Asping Cleopatra
By ice rivers
- 427 reads
Since vocabulary is destiny, let me change the fate of everyone who reads this by introducing a word that I rediscovered recently. I love rediscovering vocabulary words, particularly words that exist only in a scene which includes a clown carrying a bunch of snakes disguised as figs.
At the conclusion of Shakespeare's version of Antony and Cleopatra, when a clown (rather than a fool) shows up with his basket of "figs" Cleo asks' Hast thou the pretty worm of Nilus there that kills and pains not?"
The clown produces the worms from his fig basket and before Cleo attaches one asp to her chest and another to her arm; she addresses the reptile and urges "come thou mortal wretch/with thy sharp teeth this knot intrinsicate/of life at once untie.
Thank God, she said it to the asp and not the clown!
Thus, we arrive at the death of Cleopatra and the birth of the word intrinsicate which after slapping its ass, I now hand to you to do with what you will.
In all my reading, this is the only time I've ever seen the word intrinsicate. In all my listening, I've never heard anyone say the word intrinsicate. I looked the word up in my handy dandy dictionary and it's not there. Intrinsic is there (basically essential if you want the shorthand) but no verb form is given.
Leave it to Shakespeare, at one of the most historic, dramatic of moments to have Cleopatra use a word that probably no one in the audience had ever heard yet whose meaning becomes immediately clear.
Good thing the clown got the job not the fool who might have said "WTF" and ruined the tempo of history and romance.
Cleopatra's in a big mess and only death will intrinsicate her from the knot that she has created.
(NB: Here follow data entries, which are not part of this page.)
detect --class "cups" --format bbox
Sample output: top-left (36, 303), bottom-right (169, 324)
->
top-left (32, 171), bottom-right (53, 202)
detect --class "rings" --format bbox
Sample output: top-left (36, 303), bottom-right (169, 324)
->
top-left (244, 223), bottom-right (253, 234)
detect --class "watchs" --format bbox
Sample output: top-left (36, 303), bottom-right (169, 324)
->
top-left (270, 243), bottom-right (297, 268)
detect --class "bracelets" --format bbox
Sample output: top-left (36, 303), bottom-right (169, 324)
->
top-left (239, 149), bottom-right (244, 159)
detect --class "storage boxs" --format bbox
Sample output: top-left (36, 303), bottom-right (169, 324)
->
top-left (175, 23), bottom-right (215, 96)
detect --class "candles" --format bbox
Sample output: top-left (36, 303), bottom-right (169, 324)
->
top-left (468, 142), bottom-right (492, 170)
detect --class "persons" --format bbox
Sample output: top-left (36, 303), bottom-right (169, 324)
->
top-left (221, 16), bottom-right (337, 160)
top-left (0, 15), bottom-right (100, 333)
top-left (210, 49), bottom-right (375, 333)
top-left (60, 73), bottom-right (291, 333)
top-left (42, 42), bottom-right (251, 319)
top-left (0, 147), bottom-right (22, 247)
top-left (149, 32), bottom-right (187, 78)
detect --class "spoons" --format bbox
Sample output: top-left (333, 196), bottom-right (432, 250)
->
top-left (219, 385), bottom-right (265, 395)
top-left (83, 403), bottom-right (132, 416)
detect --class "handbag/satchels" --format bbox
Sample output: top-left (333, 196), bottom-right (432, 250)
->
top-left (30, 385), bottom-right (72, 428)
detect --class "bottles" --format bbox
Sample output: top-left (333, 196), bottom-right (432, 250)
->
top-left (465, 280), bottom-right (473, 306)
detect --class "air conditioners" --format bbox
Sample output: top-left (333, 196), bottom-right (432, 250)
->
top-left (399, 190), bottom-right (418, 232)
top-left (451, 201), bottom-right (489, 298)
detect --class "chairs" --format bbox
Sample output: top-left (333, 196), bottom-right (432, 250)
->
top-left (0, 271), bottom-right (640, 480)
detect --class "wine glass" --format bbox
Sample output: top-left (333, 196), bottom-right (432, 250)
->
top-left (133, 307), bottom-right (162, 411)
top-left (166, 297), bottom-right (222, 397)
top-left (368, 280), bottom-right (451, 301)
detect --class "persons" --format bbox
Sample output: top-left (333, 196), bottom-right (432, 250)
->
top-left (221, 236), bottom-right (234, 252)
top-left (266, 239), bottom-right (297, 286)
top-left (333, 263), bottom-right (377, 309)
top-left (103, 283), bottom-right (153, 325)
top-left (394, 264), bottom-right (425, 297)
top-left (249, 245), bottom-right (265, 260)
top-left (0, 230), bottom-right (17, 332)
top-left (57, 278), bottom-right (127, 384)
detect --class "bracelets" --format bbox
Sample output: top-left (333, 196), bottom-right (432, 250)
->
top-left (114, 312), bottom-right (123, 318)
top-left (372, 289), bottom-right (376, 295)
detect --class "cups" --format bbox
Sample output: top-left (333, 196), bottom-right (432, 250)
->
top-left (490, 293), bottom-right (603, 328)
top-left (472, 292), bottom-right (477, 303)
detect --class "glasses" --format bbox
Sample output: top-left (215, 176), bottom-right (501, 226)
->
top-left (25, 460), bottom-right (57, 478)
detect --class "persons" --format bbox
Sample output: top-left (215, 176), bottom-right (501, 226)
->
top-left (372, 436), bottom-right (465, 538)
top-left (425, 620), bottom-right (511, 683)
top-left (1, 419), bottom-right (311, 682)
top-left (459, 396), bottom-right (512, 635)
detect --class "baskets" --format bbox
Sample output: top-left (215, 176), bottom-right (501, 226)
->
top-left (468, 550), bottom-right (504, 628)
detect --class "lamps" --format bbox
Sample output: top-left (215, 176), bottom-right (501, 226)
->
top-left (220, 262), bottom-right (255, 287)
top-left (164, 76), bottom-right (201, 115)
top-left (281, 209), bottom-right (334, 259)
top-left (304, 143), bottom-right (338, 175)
She's got to get down to the essential nitty gritty, death, in order to keep from being humiliated as Caesar's prisoner/slave and make a less grand re-entrance into room...naked and in a cage.
She decided to skip the cage and depart the mortal stage.
Intrinsicate is a great word.
Let's bring it back.
For example, earlier today Lynn was empathizing with a friend who was wallowing in a bizarre interpersonal boondoggle of her own willful making. When the conversation ended, I put my arm around Lynn and whispered, "Don't use all your strength trying to intrinsicate the knot of another."
I know she never heard the word before but she understood what the word mean't in context because she shrugged her shoulders and said "yeah, right."
Try intrinsicate today.
It worked for Will.
It worked for me. It inspired me to write this essay which may change all of our lives once again.